Lei annuì. -Era quello che volevo sentirmi dire-


Il ritorno fu lungo. Dorina lottò contro l'ansia, il mal di testa, la paura. Nicalla, adagiata languida al suo fianco, la invitava alla calma.

-Non lo aiuti così- e giocherellava con i nastri dell'abito verde.

-Per te è semplice-

-Per nulla, credimi, non è mai semplice- tese le labbra. Era facile dimenticare che era stata ritratta da un uomo morto da anni. Quel viso doveva essere polvere da tempo.

-Parlami della maledizione- aveva bisogno di sapere.

Nicalla indugiò, l'espressione tesa. -La scagliò Clarissa, lei... era disperata, aveva conosciuto il  vero amore e le veniva strappato, massacrato davanti a lei- gli occhi le luccicavano, smeraldi su marmo bianco.

-Su chi la scagliò?- aveva freddo. Congelava. L'ambiente sembrò piccolo.

-Sulla sua famiglia e sui discendenti, avrebbero portato disgrazia a chiunque si fosse innamorato di loro-

-E non c'era un modo per evitarlo?-

-Un incontro di vero amore dove finiscono le tenebre, solo quello spezzerà la maledizione- Nicalla guardò altrove.

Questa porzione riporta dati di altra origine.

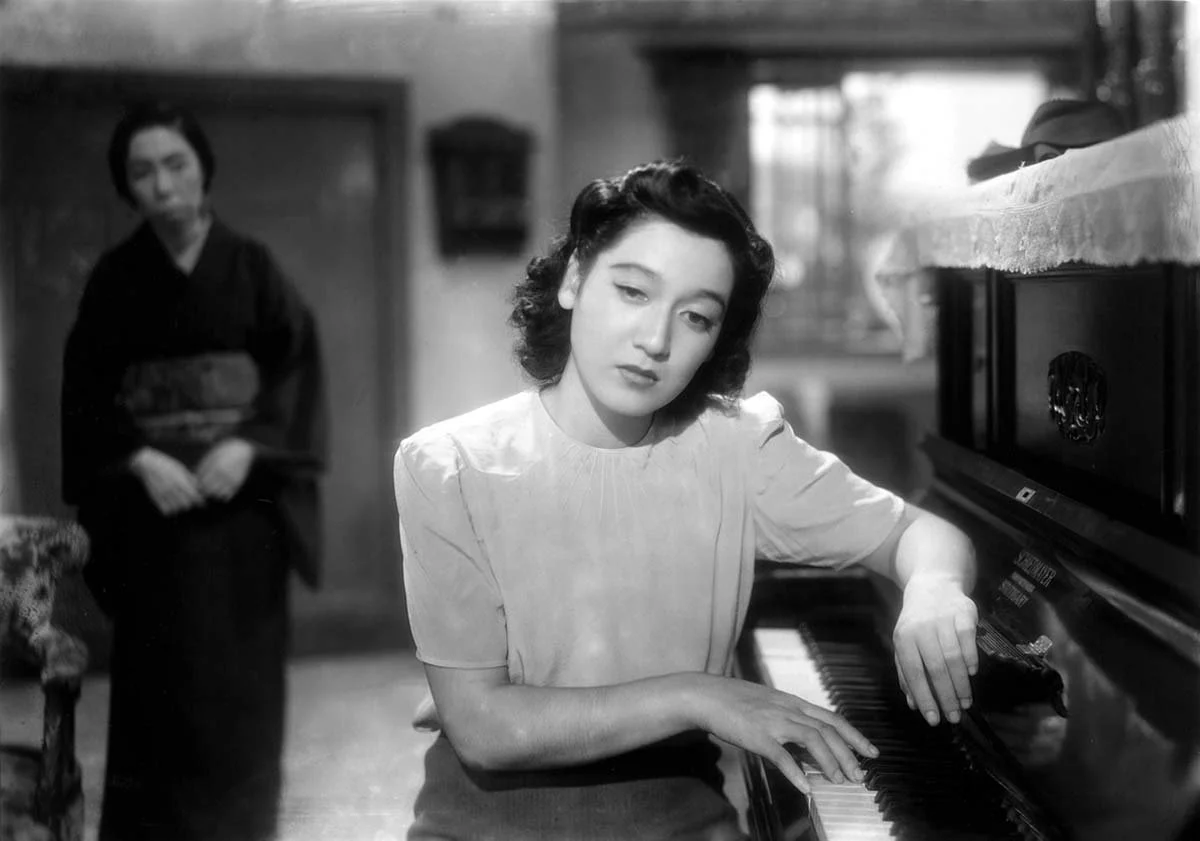 No añoro mi juventud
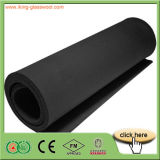 Closed Cell Elastomeric Nitrile Rubber Sheet Insulation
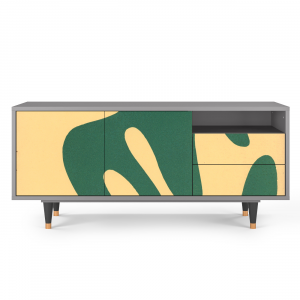 Sideboard - STORYZ - T7 Constellations by Arp - Grey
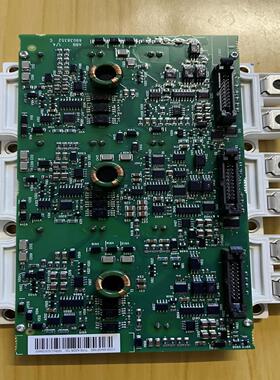 FS300R12KE3AGDR-72C 一套 原装成色靓（瓠子电子）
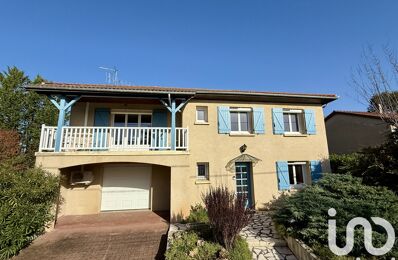 vente maison 261 000 € à proximité de Figeac (46100)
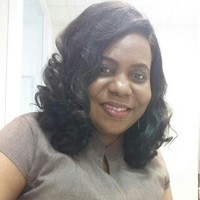 Bridget Ogwah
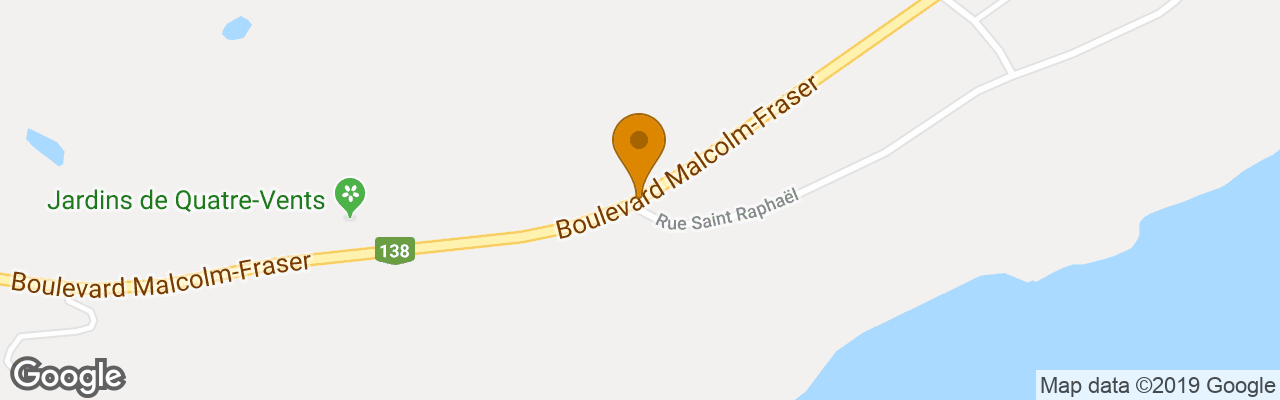 Hotel Auberge La Pinsonniere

-Dove finiscono le tenebre? Cosa vuol dire?-

-Fa parte delle difficoltà- le lanciò uno sguardo in tralice -vuoi sapere cosa ne penso?-

Dorina annuì, la mente a soqquadro.

-L'amore richiede il più grande sacrificio, piccola mia- si spinse avanti -non puoi nemmeno immaginare cosa la gente sia disposta a fare in nome dell'amore, quanti crimini compirebbe sotto il suo stendardo, un crimine però resta sempre un crimine, anche se compiuto in nome dell'amore, non dimenticarlo mai- si lasciò cadere indietro  -però fare una follia per amore una volta ogni tanto non è così terribile-

Le parole echeggiarono nella mente di Dorina per tutto il viaggio.